Work required — Print the data exactly as it is given, please.

Input records —
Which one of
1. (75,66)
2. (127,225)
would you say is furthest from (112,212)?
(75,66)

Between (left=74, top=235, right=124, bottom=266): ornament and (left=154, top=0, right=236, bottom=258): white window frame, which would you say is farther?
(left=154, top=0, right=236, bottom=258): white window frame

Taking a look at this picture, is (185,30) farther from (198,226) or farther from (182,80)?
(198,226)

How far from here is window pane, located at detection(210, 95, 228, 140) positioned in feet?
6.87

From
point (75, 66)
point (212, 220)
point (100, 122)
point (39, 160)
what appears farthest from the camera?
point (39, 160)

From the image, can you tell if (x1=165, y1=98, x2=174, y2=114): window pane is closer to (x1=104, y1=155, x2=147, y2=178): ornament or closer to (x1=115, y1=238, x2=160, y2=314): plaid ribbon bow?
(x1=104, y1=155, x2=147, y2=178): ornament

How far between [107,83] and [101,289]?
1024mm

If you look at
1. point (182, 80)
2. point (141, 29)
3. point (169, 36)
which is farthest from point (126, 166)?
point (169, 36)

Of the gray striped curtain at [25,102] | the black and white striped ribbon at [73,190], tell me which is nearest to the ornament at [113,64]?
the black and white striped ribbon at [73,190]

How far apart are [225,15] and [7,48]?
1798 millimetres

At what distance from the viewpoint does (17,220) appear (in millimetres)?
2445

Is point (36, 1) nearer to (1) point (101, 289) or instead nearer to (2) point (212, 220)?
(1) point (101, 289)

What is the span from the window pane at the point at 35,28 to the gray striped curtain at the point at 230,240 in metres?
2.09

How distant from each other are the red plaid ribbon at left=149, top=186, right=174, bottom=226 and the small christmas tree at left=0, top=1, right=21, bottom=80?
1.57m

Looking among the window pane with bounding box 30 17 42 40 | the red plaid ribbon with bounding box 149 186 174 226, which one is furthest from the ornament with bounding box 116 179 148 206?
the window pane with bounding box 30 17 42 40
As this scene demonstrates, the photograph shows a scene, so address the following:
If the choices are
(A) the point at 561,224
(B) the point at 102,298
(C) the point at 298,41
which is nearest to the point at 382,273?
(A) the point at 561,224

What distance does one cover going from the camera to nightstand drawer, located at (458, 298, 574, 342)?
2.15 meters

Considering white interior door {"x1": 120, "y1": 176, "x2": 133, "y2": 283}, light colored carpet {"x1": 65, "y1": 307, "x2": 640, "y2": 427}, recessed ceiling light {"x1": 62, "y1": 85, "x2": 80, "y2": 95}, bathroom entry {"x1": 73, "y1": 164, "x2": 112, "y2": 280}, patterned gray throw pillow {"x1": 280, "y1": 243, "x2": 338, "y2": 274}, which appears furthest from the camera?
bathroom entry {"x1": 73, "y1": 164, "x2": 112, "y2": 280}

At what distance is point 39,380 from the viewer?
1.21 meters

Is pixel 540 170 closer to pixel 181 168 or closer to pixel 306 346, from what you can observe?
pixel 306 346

Task answer —
Which one of
1. (75,66)
2. (127,225)
would you say is furthest from (112,212)?
(75,66)

Between (left=74, top=235, right=124, bottom=266): ornament and (left=154, top=0, right=236, bottom=258): white window frame, which would you say is farther?
(left=154, top=0, right=236, bottom=258): white window frame

Taking a look at this picture, is (185,30) farther from (198,226) or farther from (182,80)?
(198,226)

How far from here is window pane, located at detection(210, 95, 228, 140) positioned in feet?
6.87

From
point (75, 66)
point (212, 220)
point (100, 122)
point (39, 160)
what appears farthest from the camera?
point (39, 160)

From the image, can you tell if (x1=165, y1=98, x2=174, y2=114): window pane is closer to (x1=104, y1=155, x2=147, y2=178): ornament or closer to (x1=115, y1=238, x2=160, y2=314): plaid ribbon bow?
(x1=104, y1=155, x2=147, y2=178): ornament

How far between [107,83] and [101,289]?
1024mm

If you look at
1. point (182, 80)
2. point (141, 29)
3. point (169, 36)
which is farthest from point (126, 166)?
point (169, 36)

Of the gray striped curtain at [25,102] | the black and white striped ribbon at [73,190], tell me which is nearest to the ornament at [113,64]?
the black and white striped ribbon at [73,190]

How far apart are [225,15] and [7,48]?
1798 millimetres

At what distance from the viewpoint does (17,220) appear (in millimetres)?
2445

Is point (36, 1) nearer to (1) point (101, 289) or instead nearer to (2) point (212, 220)?
(1) point (101, 289)

What is the span from the window pane at the point at 35,28 to the gray striped curtain at the point at 230,240 in metres?
2.09

How distant from each other are the red plaid ribbon at left=149, top=186, right=174, bottom=226 and the small christmas tree at left=0, top=1, right=21, bottom=80?
1.57m

Looking among the window pane with bounding box 30 17 42 40 | the red plaid ribbon with bounding box 149 186 174 226, which one is furthest from the ornament with bounding box 116 179 148 206?
the window pane with bounding box 30 17 42 40
As this scene demonstrates, the photograph shows a scene, so address the following:
If the choices are
(A) the point at 561,224
(B) the point at 102,298
(C) the point at 298,41
which is nearest to the point at 382,273?
(A) the point at 561,224

What distance does one cover going from the camera to nightstand drawer, located at (458, 298, 574, 342)?
2.15 meters

Considering white interior door {"x1": 120, "y1": 176, "x2": 133, "y2": 283}, light colored carpet {"x1": 65, "y1": 307, "x2": 640, "y2": 427}, recessed ceiling light {"x1": 62, "y1": 85, "x2": 80, "y2": 95}, bathroom entry {"x1": 73, "y1": 164, "x2": 112, "y2": 280}, patterned gray throw pillow {"x1": 280, "y1": 243, "x2": 338, "y2": 274}, which appears furthest from the camera?
bathroom entry {"x1": 73, "y1": 164, "x2": 112, "y2": 280}

At what distance is point 39,380 from the viewer?
1.21 meters

Is pixel 540 170 closer to pixel 181 168 or closer to pixel 306 346, from what you can observe?
pixel 306 346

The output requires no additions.